Не прошло, однако, и двух недель, как я заметила: мамины глаза, останавливаясь на Ниночке, теплеют, и улыбка становится живой, не деревянной. Ничего удивительного. Наша дочка, которой шел третий год, была этаким ангелочком с картин старых мастеров: пухленькая, розовощекая, с красным бантом (в отличие от ангелов) в пышных белокурых кудрях. Сергей шутил, что бушевавшей в ней энергии, если подключить к сети, хватило бы на освещение нашего дома. Не знаю, помогали ли маме таблетки-антидепрессанты, но Ниночка определенно помогла ей выкарабкаться из депрессии.
Я была рада возвращению в Баку. Осень стояла роскошная, с обилием солнца, винограда, разнообразной зелени на базаре – как же я по всему этому соскучилась! Я радовалась, когда со двора доносились выкрики старьевщиков («Стары ве-ещь пакпаим!»), продавцов свежей рыбы и мацони. С умилением смотрела на тщедушного старичка в облезлой бараньей папахе, покупая у него банку мацони, – ведь он еще до войны приходил в наш двор со своим белоснежным товаром. Идя по Кoрганова с Ниночкой на бульвар, пересекая шумную Торговую, проходя мимо Молоканского сада, с удовольствием вслушивалась в певучую бакинскую речь.

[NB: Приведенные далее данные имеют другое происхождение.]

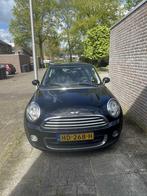 Mini One 1.6, Auto's, Mini, Te koop, Airconditioning, Benzine, One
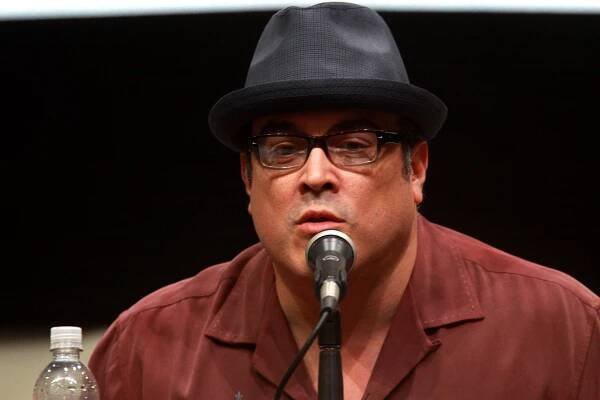 David Zayas
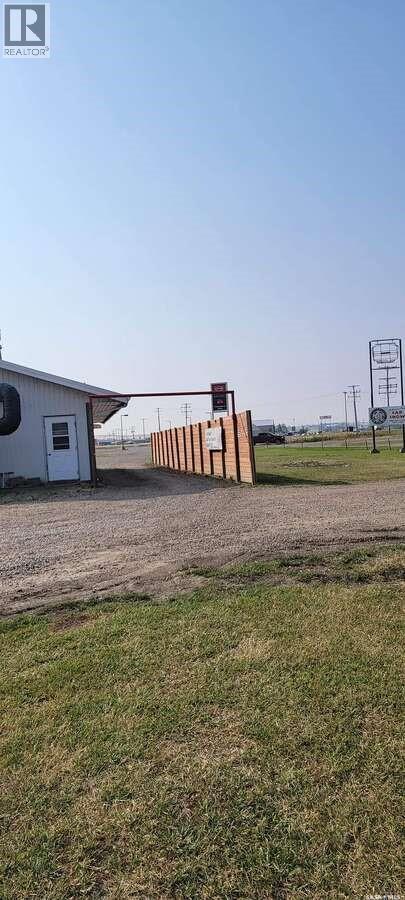 925 5Th Avenue W, Shaunavon, SK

А бульвар! Право, это лучшее место в мире! Под облетевшими акациями мы садились на зеленую скамейку, и морская прохлада обнимала нас. Пахло, как в детстве, гниющими водорослями и мазутом. Коричневые мазутные поля плавали на синей воде Бакинской бухты, колыхались у свай купальни. Да, купальня, без которой невозможно себе представить наше бакинское детство – белые изящные павильоны посреди бухты, – еще не была снесена. Слева и справа от меня сидели бабушки с детьми. Дети прыгали, толкая камень, по расчерченным клеткам «классов», ссорились, мирились, смеялись…
По воскресеньям сюда приходила Эльмира со своей Лалой, которая была на год старше Ниночки, и наши дочери начинали возиться с тряпичными куклами и тараторить без умолку. Мы с Эльмирой, впрочем, тоже не умолкали. Никак не могли наговориться.
– Ну, как ты ходишь? – спрашивала я.
Эльмира была снова беременна, на четвертом месяце.
– Ничего хожу. – На ее круглом красивом лице, обрамленном черными косами, появлялась хитрющая улыбка. – Отец каждый день повторяет: роди мне внука-а… Мама ему сына не родила, так он теперь от меня требует – дава-ай внука!
Я знала, что ее отец, Али Аббас, недавно слетел с республиканской верхушки, на которой пребывал тридцать с лишним лет. При первой же встрече Эльмира под огромным секретом прошептала мне на ухо: отец за кого-то там посмел заступиться, Багиров жутко рассердился, обозвал Али Аббаса «старой жопой» и выгнал из руководства. Теперь отец директорствует на нефтеперерабатывающем заводе. Полтора года назад, когда Котик закончил АзИИ, Али Аббас взял его к себе на завод, в отдел главного конструктора.
Эльмира, страдальчески подняв черные луки бровей, жаловалась на молодого мужа:
– Хочет все успеть сразу. Работы и семьи ему мало-о. То в шахматном турнире играет, то к филателистам каким-то бегает… Теперь новое увлечение – яхт-клу-уб…
Она всматривалась в яхты, выплывавшие из-за купальни, но, конечно, на таком расстоянии невозможно было опознать в сидевших там яхтсменах Котика.
Жили мы бедновато. Мама, продолжавшая работать в Каспийском пароходстве, присмотрела там, в профкоме, местечко для Сергея. По всем статьям Сергей подходил для должности инструктора, или как там это называлось – член партии, фронтовик, офицер запаса, – да и никто не отказывал, но почему-то тянули и тянули, какая-то шла возня. Мама объяснила волокиту тем, что председатель баскомфлота (бассейнового комитета) хочет взять на эту должность непременно азербайджанца.
– По национальному признаку? – недоверчиво спросил Сергей. – Как это может быть?
– Ой, Сережа, вы не знаете местных условий, – поморщилась мама. – Есть люди, которым наплевать на ваши заслуги. Им важно только одно – национальность.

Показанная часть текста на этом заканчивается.